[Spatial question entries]
— Start —

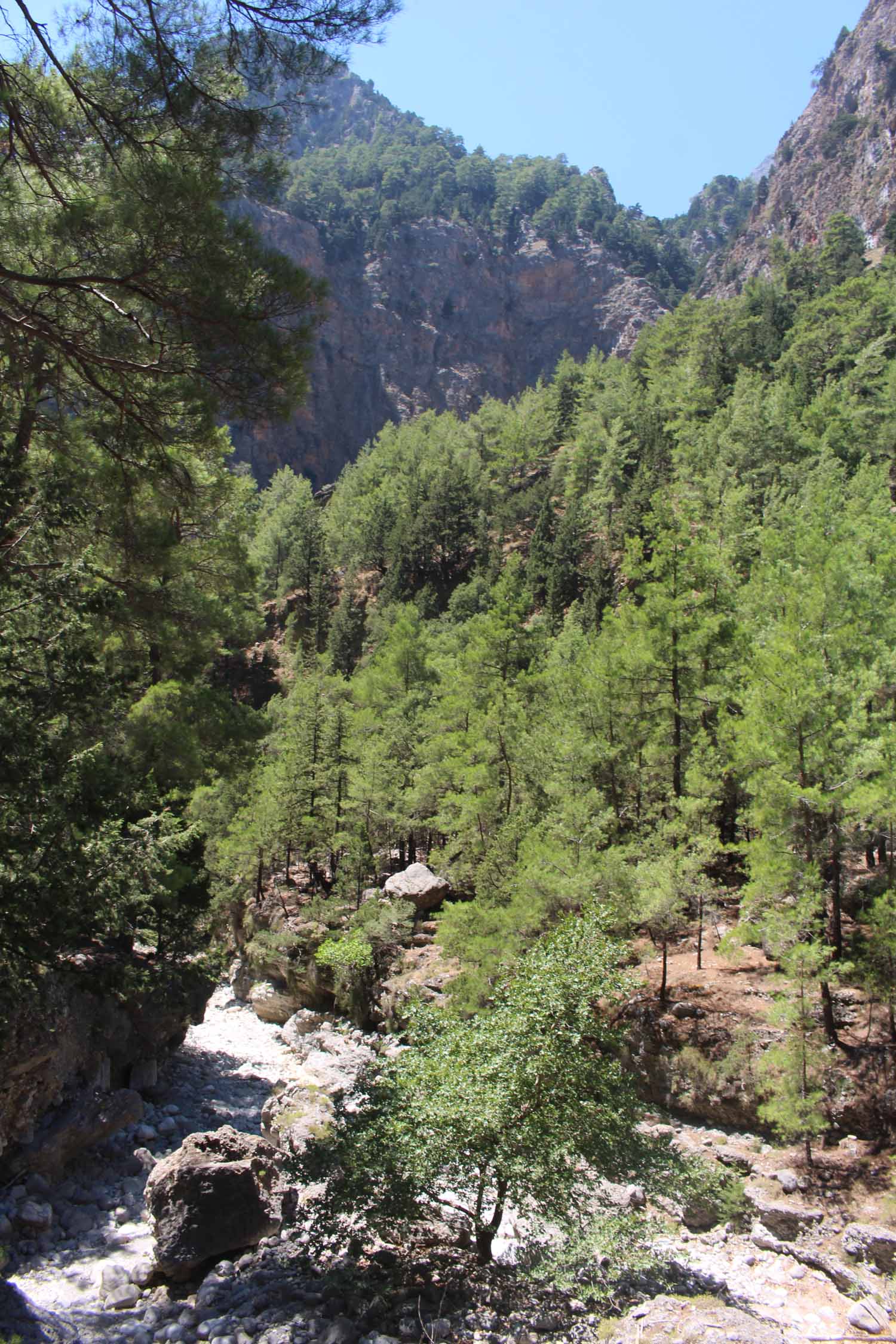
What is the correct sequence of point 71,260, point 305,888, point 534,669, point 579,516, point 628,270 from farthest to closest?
point 628,270
point 579,516
point 305,888
point 534,669
point 71,260

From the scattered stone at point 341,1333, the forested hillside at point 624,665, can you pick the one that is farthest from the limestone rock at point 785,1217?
the scattered stone at point 341,1333

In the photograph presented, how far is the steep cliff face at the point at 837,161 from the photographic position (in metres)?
97.8

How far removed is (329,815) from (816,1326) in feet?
67.9

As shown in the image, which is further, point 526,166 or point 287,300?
point 526,166

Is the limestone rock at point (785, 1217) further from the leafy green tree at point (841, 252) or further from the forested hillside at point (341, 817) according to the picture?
the leafy green tree at point (841, 252)

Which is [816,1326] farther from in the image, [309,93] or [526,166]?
[526,166]

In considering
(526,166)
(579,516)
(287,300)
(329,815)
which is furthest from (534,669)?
(526,166)

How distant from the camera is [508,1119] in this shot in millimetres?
8789

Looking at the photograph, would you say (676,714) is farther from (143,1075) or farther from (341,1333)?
(341,1333)

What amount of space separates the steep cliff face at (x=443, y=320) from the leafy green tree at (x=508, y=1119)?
330 ft

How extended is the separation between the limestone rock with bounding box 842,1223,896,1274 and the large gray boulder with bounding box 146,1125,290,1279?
7.88 metres

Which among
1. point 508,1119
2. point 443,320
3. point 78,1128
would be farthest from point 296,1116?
point 443,320

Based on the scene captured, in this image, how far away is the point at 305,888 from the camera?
3047cm

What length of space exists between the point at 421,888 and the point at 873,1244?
51.5 feet
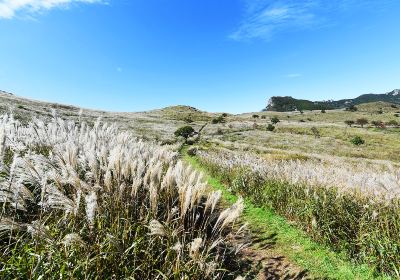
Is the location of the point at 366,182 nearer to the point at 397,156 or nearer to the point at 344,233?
the point at 344,233

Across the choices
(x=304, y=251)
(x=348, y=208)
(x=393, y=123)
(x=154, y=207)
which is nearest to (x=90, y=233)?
(x=154, y=207)

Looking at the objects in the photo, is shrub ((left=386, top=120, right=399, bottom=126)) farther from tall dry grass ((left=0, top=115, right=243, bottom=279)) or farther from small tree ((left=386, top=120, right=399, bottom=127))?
tall dry grass ((left=0, top=115, right=243, bottom=279))

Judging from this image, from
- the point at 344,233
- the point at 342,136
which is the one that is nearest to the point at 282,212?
the point at 344,233

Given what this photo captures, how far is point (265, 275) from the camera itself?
6891 millimetres

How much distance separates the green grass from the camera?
7008mm

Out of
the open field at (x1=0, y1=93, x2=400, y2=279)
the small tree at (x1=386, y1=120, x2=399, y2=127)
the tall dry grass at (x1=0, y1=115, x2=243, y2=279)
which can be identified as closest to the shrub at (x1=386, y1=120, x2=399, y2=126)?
the small tree at (x1=386, y1=120, x2=399, y2=127)

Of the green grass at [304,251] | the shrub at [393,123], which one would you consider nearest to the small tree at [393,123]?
the shrub at [393,123]

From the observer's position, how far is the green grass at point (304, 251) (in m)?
7.01

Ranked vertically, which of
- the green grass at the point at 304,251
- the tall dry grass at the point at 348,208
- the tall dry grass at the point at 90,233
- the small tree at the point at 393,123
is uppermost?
the tall dry grass at the point at 90,233

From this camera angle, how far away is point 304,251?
27.0 feet

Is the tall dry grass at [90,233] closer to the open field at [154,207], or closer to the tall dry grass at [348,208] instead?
the open field at [154,207]

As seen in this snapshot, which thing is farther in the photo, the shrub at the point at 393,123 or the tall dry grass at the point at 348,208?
the shrub at the point at 393,123

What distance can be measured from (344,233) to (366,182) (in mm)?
1561

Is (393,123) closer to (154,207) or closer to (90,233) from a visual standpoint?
(154,207)
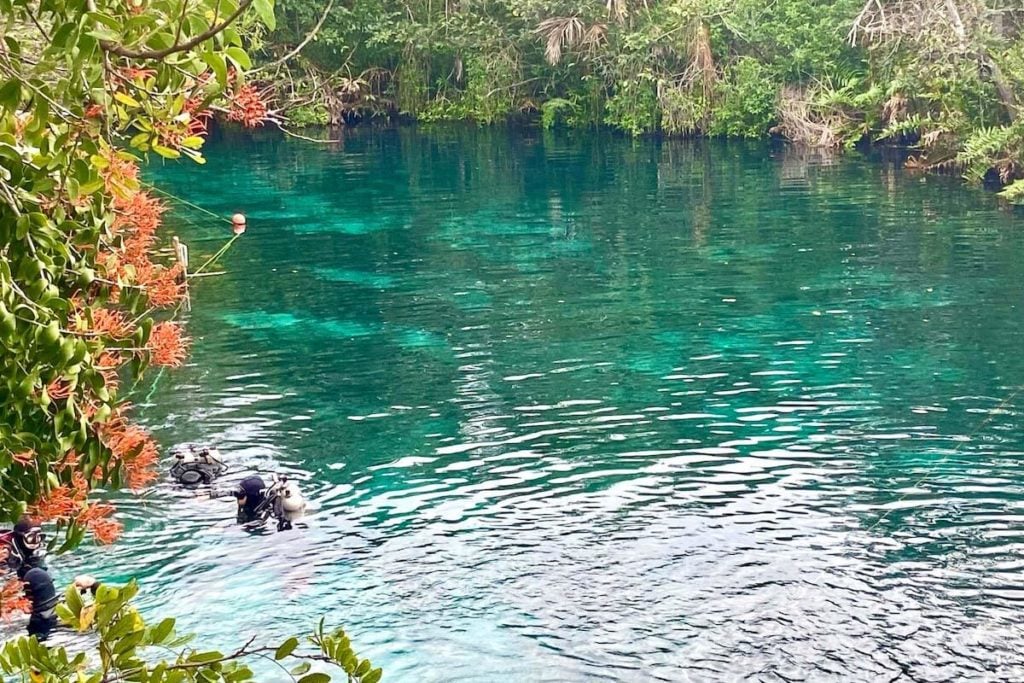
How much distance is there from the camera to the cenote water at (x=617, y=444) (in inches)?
509

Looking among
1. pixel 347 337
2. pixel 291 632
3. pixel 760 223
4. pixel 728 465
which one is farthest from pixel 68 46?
pixel 760 223

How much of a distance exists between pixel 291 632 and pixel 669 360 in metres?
11.2

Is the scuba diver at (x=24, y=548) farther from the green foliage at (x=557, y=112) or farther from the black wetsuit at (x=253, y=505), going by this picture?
the green foliage at (x=557, y=112)

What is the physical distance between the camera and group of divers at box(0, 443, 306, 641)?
42.8 feet

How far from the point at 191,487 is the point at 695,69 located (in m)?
37.1

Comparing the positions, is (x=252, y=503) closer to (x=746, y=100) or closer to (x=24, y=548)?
(x=24, y=548)

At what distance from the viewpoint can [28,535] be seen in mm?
13633

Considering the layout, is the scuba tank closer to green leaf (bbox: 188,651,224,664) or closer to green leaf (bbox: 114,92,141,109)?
green leaf (bbox: 114,92,141,109)

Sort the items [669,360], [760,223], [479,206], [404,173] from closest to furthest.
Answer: [669,360]
[760,223]
[479,206]
[404,173]

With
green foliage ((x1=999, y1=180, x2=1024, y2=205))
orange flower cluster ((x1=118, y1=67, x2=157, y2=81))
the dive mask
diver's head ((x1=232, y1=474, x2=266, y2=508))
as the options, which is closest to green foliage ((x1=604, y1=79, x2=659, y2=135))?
green foliage ((x1=999, y1=180, x2=1024, y2=205))

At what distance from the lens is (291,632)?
12945mm

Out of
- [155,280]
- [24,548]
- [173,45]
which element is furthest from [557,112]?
[173,45]

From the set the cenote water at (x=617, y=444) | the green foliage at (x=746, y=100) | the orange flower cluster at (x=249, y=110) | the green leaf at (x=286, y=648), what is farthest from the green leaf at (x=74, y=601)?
the green foliage at (x=746, y=100)

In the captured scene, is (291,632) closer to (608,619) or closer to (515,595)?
(515,595)
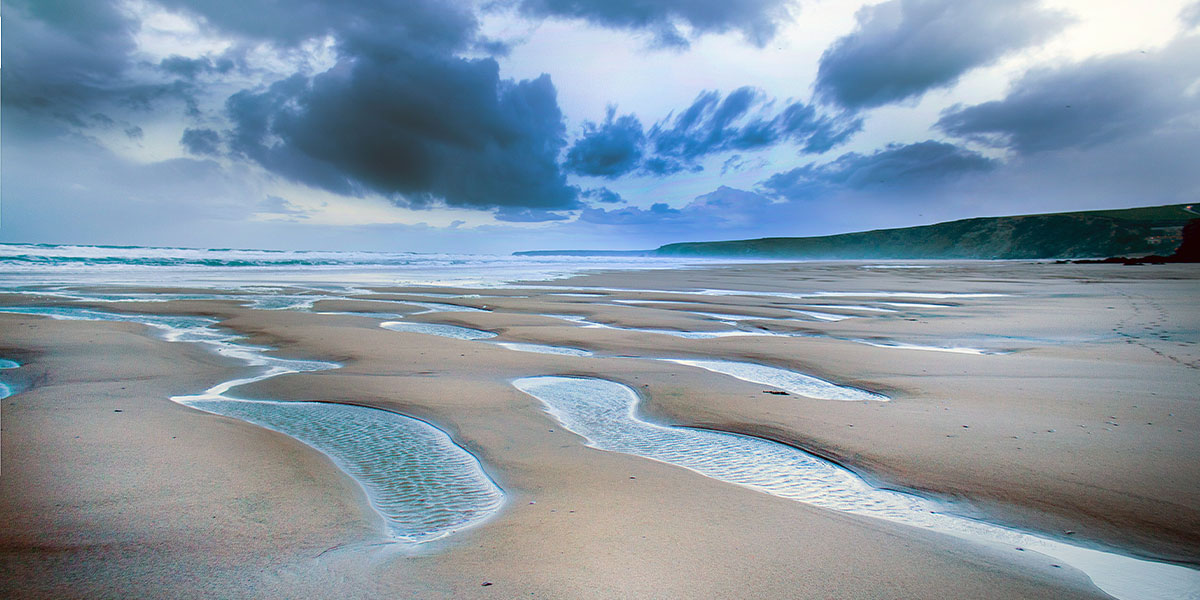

— End —

-- REQUIRED TASK --
Please repeat all of the records above word for word, leaving out the pictures.

-- ANSWER BELOW --
What is the correct sequence of point 71,260, point 305,888, point 534,669, point 579,516, point 628,270 from farthest to closest?
point 628,270
point 579,516
point 305,888
point 534,669
point 71,260

From the scattered stone at point 341,1333, the forested hillside at point 624,665, can you pick the one that is farthest from the limestone rock at point 785,1217?
the scattered stone at point 341,1333

In the photograph presented, how far is the steep cliff face at the point at 837,161 from the photographic position (in metres)?
97.8

How far removed is (329,815) from (816,1326) in feet?
67.9

As shown in the image, which is further, point 526,166 or point 287,300?
point 526,166

Is the limestone rock at point (785, 1217) further from the leafy green tree at point (841, 252) or further from the forested hillside at point (341, 817) according to the picture?
the leafy green tree at point (841, 252)

Which is [816,1326] farther from in the image, [309,93] or [526,166]?
[526,166]

In considering
(526,166)
(579,516)
(287,300)
(329,815)
which is furthest from (534,669)?
(526,166)

How distant from the camera is [508,1119] in this shot in millimetres?
8789

Looking at the photograph, would you say (676,714) is farther from (143,1075) or farther from (341,1333)?
(341,1333)

What amount of space separates the steep cliff face at (x=443, y=320) from the leafy green tree at (x=508, y=1119)?
330 ft

How extended is the separation between the limestone rock with bounding box 842,1223,896,1274 and the large gray boulder with bounding box 146,1125,290,1279?
7.88 metres

Which among
1. point 508,1119
2. point 443,320
3. point 78,1128
would be farthest from point 296,1116?
point 443,320

Based on the scene captured, in this image, how far away is the point at 305,888 from the camera?
3047cm

What length of space exists between the point at 421,888 and the point at 873,1244?
51.5 feet
Is the location of the point at 366,182 nearer to the point at 397,156 or nearer to the point at 344,233?
the point at 344,233

Across the choices
(x=304, y=251)
(x=348, y=208)
(x=393, y=123)
(x=154, y=207)
which is nearest to (x=90, y=233)?
(x=154, y=207)

Looking at the objects in the photo, is shrub ((left=386, top=120, right=399, bottom=126)) farther from tall dry grass ((left=0, top=115, right=243, bottom=279)) or farther from small tree ((left=386, top=120, right=399, bottom=127))?
tall dry grass ((left=0, top=115, right=243, bottom=279))

Judging from this image, from
- the point at 344,233
- the point at 342,136
which is the one that is nearest to the point at 282,212?
the point at 344,233

Given what this photo captures, how far is point (265, 275) from the camera itself?
6891 millimetres

How much distance separates the green grass from the camera?
7008mm

Out of
the open field at (x1=0, y1=93, x2=400, y2=279)
the small tree at (x1=386, y1=120, x2=399, y2=127)
the tall dry grass at (x1=0, y1=115, x2=243, y2=279)
which can be identified as closest to the shrub at (x1=386, y1=120, x2=399, y2=126)?
the small tree at (x1=386, y1=120, x2=399, y2=127)

Of the green grass at [304,251] | the shrub at [393,123], which one would you consider nearest to the small tree at [393,123]?
the shrub at [393,123]

From the observer's position, how far is the green grass at point (304, 251) (in m)?
7.01

Ranked vertically, which of
- the green grass at the point at 304,251
- the tall dry grass at the point at 348,208
- the tall dry grass at the point at 90,233
- the small tree at the point at 393,123
is uppermost?
the tall dry grass at the point at 90,233

From this camera angle, how far away is point 304,251?
27.0 feet

Is the tall dry grass at [90,233] closer to the open field at [154,207], or closer to the tall dry grass at [348,208] instead?
the open field at [154,207]

As seen in this snapshot, which thing is farther in the photo, the shrub at the point at 393,123 or the tall dry grass at the point at 348,208?
the shrub at the point at 393,123

What distance can be measured from (344,233) to (366,182) (in mm)?
1561

Is (393,123) closer to (154,207) or closer to (90,233) from a visual standpoint?
(154,207)
How much distance is there from the camera to the cenote water at (x=617, y=444) (in inches)?
509

Looking among
1. pixel 347 337
2. pixel 291 632
3. pixel 760 223
4. pixel 728 465
which one is farthest from pixel 68 46?
pixel 760 223

How much of a distance exists between pixel 291 632 and pixel 669 360 in metres?
11.2

Is the scuba diver at (x=24, y=548) farther from the green foliage at (x=557, y=112) or farther from the black wetsuit at (x=253, y=505), going by this picture?
the green foliage at (x=557, y=112)

What is the physical distance between the camera and group of divers at box(0, 443, 306, 641)?
42.8 feet

How far from the point at 191,487 is the point at 695,69 located (in m)?
37.1

Comparing the positions, is (x=252, y=503) closer to (x=746, y=100) or closer to (x=24, y=548)?
(x=24, y=548)

At what distance from the viewpoint can [28,535] be seen in mm?
13633

Considering the layout, is the scuba tank closer to green leaf (bbox: 188,651,224,664) or closer to green leaf (bbox: 114,92,141,109)?
green leaf (bbox: 114,92,141,109)

Sort the items [669,360], [760,223], [479,206], [404,173] from closest to furthest.
Answer: [669,360]
[760,223]
[479,206]
[404,173]

With
green foliage ((x1=999, y1=180, x2=1024, y2=205))
orange flower cluster ((x1=118, y1=67, x2=157, y2=81))
the dive mask
diver's head ((x1=232, y1=474, x2=266, y2=508))
as the options, which is closest to green foliage ((x1=604, y1=79, x2=659, y2=135))?
green foliage ((x1=999, y1=180, x2=1024, y2=205))

At what distance from the lens is (291,632)?
12945mm

Out of
- [155,280]
- [24,548]
- [173,45]
which element is furthest from [557,112]?
[173,45]

From the set the cenote water at (x=617, y=444) | the green foliage at (x=746, y=100) | the orange flower cluster at (x=249, y=110) | the green leaf at (x=286, y=648), what is farthest from the green leaf at (x=74, y=601)?
the green foliage at (x=746, y=100)

In the captured scene, is (291,632) closer to (608,619) or closer to (515,595)?
(515,595)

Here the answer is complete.